Software developers are too often asked to indulge the arrogance,
incompetence, and laziness of managers and staff. In some cases
programmers (or business analysts, or software engineers, or project
managers or whomever's role it is to interrogate users) need to find out
what the user really needs. To discover a total they'll ask for a
report. To find a list of at-risk accounts they'll ask for color-coded
account numbers. User's aren't in the habit of being precise about what
they need, they're more accustomed to asking for what they're used to
getting and perhaps some way of enhancing what they're accustomed to,
rather than asking the software to do something more specific.

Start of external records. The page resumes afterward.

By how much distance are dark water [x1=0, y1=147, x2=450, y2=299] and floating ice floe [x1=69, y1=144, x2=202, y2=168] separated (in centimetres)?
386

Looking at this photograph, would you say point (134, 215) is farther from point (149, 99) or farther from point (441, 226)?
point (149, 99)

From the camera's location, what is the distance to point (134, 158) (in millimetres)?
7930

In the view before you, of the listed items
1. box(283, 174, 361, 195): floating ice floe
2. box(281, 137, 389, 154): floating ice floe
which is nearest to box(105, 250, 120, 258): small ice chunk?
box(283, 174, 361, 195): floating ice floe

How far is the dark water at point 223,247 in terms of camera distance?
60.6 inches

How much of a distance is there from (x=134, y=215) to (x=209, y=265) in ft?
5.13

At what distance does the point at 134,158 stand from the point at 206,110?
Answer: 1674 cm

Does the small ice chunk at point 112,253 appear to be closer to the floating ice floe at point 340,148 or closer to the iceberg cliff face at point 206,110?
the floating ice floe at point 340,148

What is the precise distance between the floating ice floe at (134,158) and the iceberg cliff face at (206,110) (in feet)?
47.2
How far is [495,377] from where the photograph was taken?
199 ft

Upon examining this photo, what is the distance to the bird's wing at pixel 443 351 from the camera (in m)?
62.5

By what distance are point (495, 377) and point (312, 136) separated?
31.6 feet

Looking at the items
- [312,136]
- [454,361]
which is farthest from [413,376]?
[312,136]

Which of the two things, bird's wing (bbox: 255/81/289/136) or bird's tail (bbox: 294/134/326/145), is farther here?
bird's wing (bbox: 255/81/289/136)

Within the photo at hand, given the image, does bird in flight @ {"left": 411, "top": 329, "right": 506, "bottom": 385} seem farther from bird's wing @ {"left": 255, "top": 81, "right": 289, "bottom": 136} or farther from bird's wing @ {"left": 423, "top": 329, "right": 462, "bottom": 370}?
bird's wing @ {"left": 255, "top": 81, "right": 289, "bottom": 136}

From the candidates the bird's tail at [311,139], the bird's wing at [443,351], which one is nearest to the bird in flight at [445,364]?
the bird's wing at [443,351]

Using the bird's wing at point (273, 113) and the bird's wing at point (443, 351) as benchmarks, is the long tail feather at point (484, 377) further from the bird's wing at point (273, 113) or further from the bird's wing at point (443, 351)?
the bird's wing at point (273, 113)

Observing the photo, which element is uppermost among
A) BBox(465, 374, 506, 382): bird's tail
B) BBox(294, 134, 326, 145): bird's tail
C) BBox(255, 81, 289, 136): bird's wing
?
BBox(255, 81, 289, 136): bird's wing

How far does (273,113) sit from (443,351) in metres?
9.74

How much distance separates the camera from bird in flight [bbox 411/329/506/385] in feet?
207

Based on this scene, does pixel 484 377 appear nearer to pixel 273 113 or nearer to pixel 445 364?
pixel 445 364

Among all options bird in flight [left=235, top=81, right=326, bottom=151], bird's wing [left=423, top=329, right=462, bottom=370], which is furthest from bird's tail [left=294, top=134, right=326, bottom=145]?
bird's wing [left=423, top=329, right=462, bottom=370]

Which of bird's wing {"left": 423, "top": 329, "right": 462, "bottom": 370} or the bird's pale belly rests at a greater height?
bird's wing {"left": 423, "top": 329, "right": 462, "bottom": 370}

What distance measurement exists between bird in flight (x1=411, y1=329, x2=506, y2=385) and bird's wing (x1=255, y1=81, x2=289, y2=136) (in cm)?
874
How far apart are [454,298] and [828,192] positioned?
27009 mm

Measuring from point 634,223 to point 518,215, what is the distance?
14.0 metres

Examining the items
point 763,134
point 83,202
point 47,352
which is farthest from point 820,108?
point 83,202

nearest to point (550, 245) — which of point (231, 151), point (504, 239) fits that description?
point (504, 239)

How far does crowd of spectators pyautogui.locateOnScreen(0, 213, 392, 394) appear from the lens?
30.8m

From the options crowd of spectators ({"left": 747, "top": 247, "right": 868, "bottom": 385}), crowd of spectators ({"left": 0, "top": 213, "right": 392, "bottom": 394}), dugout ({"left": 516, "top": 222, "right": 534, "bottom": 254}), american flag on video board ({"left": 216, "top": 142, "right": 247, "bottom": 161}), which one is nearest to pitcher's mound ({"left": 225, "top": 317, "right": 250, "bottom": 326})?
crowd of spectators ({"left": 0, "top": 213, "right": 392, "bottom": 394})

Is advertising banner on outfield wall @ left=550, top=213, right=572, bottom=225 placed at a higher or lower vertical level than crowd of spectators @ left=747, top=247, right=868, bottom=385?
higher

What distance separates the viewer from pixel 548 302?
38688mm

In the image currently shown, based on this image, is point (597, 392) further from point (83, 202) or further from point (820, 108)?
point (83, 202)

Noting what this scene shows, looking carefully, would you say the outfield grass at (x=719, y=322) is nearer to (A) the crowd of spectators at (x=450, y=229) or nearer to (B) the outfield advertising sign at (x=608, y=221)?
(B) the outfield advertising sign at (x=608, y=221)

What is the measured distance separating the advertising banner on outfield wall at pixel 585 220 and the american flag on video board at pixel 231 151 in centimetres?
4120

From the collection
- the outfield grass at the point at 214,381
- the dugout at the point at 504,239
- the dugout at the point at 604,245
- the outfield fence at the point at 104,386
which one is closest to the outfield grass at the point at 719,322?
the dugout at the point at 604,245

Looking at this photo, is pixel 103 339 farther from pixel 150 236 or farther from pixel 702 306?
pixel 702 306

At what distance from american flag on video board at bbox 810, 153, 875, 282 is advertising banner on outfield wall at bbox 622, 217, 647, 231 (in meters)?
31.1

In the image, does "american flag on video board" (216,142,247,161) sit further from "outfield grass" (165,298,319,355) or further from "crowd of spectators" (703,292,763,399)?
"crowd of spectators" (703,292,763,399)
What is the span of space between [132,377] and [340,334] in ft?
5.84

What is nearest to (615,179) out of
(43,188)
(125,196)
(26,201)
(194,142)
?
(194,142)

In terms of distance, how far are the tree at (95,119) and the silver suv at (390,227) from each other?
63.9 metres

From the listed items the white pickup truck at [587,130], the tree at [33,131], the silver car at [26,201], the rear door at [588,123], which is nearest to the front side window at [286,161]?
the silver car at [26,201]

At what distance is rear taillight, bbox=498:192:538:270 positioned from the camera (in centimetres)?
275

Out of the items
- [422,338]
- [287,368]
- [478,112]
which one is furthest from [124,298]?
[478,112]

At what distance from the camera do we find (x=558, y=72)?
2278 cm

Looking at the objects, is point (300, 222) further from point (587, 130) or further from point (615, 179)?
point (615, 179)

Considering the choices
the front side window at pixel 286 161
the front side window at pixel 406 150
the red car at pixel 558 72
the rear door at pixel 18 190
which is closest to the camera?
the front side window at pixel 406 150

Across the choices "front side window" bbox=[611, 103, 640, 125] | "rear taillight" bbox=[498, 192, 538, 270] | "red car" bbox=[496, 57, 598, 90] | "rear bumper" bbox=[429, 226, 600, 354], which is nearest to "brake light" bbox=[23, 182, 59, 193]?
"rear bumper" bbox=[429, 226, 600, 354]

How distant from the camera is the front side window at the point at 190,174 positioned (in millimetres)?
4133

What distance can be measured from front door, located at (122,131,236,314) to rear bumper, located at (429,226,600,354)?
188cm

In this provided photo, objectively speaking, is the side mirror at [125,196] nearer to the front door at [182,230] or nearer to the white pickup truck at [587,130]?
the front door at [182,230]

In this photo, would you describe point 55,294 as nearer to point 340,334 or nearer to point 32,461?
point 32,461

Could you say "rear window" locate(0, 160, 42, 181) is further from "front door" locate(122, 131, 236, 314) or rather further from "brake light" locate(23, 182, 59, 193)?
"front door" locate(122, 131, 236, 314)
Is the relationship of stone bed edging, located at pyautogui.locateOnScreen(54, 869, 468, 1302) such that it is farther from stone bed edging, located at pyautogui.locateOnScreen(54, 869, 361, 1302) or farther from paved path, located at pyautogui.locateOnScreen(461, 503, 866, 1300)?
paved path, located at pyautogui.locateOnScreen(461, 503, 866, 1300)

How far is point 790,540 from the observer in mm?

Is this feature really qualify for an 80/20 rule of any sort? Is the
software usable without it? Does it deliver value without it? Is this
a feature they really want implemented before another feature that
delivers greater value to the business? Does the customer really want
programmers worrying about how to color-code text to each user's taste
and proclivities?

How often do we quite our longtime physician simply because they refuse
to prescribe for us something we ask for? We trust our doctors to do
what's best for us even though they aren't us. We feel the discomfort,
but accept their treatment.

Programmers need to be a little more assertive in how they treat their
clients business ailments, and do a better job of treating the patient
than indulging their cosmetic vanities. If the developers (individually
or collectively) aren't in a place to offer expert business-relative
advice, then perhaps they shouldn't be writing that specific application
in the first place.

How many of us hire a massage therapist when a urologist is needed? Why
hire programmers with financial application backgrounds to write a
workflow system?

Thomas Gagne

unread,
Dec 6, 2005, 11:50:47 AM12/6/05
to
scott frye wrote:
>>>Robert C. Martin wrote:
>>
<snip>

>
>
>>The point is that separations like this are a major objective of
>>software design, and in particular of Object Oriented software design.
>>
>
>
> I agree with the the concept but the wording is too far reaching.
>
> "A goal" of software design is to provide easily manintainable code
> that scales well. "A technique" to do this, used by OO software
> design, is to sharpen the distinction between business rules and
> presentation rules.
>

One of the best ways to begin differentiating business rules from
presentation rules is to get rid of as many of both as possible. This
is what XP, speed-to-value, and other release-early-and-often practices
are all about. This is true for procedural, object oriented, aspect
oriented, functional, and even table-oriented programming.